The New York Times has a new and interesting article this weekend on Microsoft's development of its Windows Phone operating system. Among other things, the story claims, via unnamed sources, that Microsoft and Nokia will indeed launch the Lumia 900 smartphone at CES 2012 next week as we have previously reported.
The article touches on the fact that while Windows Phone-based products have gotten good reviews it has yet to gain a huge audience. It also goes over the origins of Windows Phone. It states that after Apple launched their iPhone with the iOS operating system in 2007, Microsoft decided that its previous mobile phone OS, Windows Mobile, would not be able to compete with Apple's new product.
During a meeting in December 2008, Microsoft's Terry Myerson asked the mobile group if anything could be used from Windows Mobile for a revamp of the OS. After the meeting was over, the consensus was that Microsoft should start from scratch and create an all new mobile phone OS. That decision, while a good one from a programming and engineering sense, also delayed Microsoft from launching Windows Phone.

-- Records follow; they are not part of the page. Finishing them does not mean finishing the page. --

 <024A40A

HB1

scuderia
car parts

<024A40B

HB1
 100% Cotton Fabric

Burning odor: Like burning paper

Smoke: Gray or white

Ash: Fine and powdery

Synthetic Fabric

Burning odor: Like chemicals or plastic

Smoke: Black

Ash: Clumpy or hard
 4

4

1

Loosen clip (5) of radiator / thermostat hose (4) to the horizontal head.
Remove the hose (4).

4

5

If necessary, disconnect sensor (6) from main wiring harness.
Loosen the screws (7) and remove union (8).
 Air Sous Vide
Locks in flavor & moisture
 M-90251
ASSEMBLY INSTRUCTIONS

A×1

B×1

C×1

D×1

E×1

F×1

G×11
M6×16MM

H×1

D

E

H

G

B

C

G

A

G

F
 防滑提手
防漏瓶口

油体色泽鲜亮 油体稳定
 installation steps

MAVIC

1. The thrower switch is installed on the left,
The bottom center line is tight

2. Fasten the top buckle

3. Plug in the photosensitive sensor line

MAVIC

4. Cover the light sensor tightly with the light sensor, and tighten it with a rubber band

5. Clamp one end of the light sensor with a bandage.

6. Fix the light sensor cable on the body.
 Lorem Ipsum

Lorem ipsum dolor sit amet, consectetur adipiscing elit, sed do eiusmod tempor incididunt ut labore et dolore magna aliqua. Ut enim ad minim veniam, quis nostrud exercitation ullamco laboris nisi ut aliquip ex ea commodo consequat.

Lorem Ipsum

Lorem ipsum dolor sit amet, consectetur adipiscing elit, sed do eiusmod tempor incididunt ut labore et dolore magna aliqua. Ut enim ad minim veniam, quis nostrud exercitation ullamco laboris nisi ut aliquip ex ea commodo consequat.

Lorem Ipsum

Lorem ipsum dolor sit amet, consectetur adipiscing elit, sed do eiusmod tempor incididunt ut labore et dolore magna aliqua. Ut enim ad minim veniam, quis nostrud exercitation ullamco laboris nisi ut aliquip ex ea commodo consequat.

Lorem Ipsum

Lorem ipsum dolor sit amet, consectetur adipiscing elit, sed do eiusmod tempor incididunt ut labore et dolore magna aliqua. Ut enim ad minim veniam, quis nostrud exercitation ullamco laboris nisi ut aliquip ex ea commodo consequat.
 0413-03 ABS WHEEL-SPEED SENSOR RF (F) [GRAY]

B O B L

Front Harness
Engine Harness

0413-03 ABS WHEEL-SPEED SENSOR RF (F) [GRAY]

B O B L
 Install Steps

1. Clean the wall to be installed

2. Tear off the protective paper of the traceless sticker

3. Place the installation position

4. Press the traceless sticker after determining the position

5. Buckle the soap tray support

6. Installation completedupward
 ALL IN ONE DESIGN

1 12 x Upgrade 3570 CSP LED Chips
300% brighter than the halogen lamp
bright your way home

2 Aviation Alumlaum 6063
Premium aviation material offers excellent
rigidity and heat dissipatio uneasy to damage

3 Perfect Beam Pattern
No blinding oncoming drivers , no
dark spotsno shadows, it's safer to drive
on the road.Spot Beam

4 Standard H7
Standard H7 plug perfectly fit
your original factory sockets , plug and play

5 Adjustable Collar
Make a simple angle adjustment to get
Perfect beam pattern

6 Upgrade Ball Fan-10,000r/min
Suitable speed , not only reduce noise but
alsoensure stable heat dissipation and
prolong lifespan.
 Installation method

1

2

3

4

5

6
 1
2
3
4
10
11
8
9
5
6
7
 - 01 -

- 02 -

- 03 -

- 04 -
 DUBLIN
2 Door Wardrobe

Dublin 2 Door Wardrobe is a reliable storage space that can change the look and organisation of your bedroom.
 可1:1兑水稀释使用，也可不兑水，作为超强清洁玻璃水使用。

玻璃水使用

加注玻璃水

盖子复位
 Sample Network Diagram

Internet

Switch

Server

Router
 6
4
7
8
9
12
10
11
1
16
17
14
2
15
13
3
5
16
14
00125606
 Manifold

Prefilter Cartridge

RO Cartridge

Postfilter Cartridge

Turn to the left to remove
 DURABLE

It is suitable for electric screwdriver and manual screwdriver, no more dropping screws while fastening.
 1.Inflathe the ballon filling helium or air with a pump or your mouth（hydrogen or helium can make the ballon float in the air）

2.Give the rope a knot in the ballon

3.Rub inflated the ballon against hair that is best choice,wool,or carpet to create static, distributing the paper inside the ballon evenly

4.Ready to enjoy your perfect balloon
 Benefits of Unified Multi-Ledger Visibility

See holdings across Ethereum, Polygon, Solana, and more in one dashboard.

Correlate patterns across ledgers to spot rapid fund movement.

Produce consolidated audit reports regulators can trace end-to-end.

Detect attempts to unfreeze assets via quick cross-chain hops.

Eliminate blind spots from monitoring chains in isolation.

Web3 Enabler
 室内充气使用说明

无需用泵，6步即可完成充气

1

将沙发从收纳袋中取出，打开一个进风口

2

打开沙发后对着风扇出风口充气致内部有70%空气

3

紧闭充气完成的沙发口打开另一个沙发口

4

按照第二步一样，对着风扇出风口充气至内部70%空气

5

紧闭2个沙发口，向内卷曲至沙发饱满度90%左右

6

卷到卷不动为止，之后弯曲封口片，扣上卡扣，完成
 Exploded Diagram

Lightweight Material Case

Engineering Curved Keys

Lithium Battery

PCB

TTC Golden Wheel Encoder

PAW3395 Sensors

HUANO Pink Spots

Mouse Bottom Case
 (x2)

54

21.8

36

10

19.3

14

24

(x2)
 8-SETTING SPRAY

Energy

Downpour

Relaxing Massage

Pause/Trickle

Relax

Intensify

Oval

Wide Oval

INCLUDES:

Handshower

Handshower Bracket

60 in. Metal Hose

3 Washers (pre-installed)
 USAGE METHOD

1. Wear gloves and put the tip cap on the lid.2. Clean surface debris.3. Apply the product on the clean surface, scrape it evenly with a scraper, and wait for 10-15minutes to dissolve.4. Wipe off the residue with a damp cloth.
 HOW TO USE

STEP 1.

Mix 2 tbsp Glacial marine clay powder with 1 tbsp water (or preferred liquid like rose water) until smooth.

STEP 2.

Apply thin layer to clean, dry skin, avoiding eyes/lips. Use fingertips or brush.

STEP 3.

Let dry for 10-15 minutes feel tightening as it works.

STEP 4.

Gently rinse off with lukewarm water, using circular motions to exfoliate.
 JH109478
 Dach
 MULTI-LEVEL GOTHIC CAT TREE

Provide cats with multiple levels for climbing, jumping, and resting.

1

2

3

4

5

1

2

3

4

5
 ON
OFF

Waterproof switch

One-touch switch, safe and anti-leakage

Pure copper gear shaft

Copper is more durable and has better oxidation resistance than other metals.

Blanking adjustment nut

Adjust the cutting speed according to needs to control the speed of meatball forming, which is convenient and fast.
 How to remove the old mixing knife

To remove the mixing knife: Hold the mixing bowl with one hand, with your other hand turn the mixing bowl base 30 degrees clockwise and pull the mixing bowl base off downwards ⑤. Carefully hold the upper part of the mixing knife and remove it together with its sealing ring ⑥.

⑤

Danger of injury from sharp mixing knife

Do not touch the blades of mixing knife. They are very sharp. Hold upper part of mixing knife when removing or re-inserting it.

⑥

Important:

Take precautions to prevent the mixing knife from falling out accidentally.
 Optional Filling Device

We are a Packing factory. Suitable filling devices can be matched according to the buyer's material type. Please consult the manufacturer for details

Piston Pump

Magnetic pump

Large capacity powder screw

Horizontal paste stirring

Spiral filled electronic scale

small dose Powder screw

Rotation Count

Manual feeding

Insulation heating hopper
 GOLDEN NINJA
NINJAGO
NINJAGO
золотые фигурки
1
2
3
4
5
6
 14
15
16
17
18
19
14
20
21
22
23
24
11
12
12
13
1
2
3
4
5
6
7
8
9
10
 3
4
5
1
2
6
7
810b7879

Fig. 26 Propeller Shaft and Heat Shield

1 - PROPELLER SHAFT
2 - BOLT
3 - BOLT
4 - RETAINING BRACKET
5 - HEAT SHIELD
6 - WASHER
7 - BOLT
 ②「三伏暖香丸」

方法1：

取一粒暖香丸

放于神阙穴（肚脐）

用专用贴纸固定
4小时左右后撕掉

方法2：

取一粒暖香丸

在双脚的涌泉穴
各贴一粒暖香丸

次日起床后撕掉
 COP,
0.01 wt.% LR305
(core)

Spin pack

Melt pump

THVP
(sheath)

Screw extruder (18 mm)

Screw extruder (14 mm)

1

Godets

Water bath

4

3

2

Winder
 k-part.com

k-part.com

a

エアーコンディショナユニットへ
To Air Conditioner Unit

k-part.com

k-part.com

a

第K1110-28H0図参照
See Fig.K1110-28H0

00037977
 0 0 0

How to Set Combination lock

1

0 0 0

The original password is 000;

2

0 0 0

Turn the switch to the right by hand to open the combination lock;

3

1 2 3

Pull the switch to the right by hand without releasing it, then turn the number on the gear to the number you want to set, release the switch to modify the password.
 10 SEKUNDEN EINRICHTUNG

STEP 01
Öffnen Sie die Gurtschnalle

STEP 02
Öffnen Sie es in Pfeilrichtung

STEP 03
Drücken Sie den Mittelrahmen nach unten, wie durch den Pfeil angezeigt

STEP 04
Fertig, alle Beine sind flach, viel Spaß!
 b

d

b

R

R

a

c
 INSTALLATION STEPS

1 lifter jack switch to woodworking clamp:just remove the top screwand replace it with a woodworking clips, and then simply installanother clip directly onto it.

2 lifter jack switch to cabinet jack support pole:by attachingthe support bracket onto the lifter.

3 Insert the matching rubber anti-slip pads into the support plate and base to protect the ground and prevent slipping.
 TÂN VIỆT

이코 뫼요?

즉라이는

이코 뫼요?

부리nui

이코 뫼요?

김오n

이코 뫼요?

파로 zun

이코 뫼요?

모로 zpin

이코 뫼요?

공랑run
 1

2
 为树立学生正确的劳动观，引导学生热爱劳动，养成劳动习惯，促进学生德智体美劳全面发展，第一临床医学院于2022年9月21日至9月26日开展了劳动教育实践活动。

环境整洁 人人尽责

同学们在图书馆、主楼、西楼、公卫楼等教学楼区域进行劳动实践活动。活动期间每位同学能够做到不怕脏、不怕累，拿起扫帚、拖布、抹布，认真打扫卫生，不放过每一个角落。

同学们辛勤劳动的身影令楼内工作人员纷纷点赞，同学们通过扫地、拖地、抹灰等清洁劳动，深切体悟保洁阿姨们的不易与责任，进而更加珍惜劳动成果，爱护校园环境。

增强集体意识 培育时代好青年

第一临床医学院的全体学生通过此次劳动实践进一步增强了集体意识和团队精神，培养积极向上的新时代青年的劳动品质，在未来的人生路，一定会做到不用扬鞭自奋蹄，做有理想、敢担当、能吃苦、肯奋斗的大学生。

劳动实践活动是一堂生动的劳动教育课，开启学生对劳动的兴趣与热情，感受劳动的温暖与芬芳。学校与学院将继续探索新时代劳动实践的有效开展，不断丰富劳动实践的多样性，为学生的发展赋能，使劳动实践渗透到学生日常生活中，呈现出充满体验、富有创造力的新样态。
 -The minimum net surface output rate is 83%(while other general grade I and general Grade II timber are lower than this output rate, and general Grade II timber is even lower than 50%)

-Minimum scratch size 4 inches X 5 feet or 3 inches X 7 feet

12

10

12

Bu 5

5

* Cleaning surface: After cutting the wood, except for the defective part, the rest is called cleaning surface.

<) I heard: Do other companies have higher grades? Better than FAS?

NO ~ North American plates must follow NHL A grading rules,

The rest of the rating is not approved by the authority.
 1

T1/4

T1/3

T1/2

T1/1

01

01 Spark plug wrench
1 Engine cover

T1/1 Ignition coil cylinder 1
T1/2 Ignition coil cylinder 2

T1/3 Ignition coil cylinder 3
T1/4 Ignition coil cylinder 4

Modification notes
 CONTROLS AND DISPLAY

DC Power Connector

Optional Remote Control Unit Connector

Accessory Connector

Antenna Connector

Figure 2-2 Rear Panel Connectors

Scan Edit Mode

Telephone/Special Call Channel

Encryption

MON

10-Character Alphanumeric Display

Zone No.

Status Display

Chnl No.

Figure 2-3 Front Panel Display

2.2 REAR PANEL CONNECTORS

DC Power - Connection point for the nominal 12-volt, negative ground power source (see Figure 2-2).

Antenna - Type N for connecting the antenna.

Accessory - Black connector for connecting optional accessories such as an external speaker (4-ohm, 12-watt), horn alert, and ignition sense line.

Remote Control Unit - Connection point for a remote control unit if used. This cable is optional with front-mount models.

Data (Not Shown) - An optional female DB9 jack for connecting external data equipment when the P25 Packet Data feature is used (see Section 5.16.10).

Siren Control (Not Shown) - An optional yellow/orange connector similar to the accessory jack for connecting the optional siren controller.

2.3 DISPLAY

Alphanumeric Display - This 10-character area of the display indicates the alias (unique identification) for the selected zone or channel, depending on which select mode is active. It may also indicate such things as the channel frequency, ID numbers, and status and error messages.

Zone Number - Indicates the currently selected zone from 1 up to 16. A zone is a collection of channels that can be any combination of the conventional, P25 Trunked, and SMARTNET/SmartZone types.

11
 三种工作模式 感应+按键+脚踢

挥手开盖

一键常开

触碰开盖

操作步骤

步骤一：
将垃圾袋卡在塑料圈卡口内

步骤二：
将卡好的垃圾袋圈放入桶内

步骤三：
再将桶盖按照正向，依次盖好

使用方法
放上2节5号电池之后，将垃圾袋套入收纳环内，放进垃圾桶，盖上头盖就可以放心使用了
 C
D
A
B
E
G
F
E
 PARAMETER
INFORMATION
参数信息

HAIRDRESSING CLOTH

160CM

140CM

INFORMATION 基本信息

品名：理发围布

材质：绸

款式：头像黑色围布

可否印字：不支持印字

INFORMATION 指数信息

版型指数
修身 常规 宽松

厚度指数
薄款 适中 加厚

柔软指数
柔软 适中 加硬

That also gave Google an opening when it launched its own smartphone OS, Android, in 2008 and which went on to become a huge success with multiple phone makers. Microsoft launched Windows Phone two years later in the fall of 2010 with the major "Mango" update in the fall of 2011.
Myerson now heads up the entire Windows Phone group and it will be his job to convince the general public that Windows Phone devices are worth getting compared to the iPhone and the numerous Android and Blackberry products. Myserson admits in the article, "Entering the market so late with this experience has created some special challenges for us. I think if we were there earlier it would be different."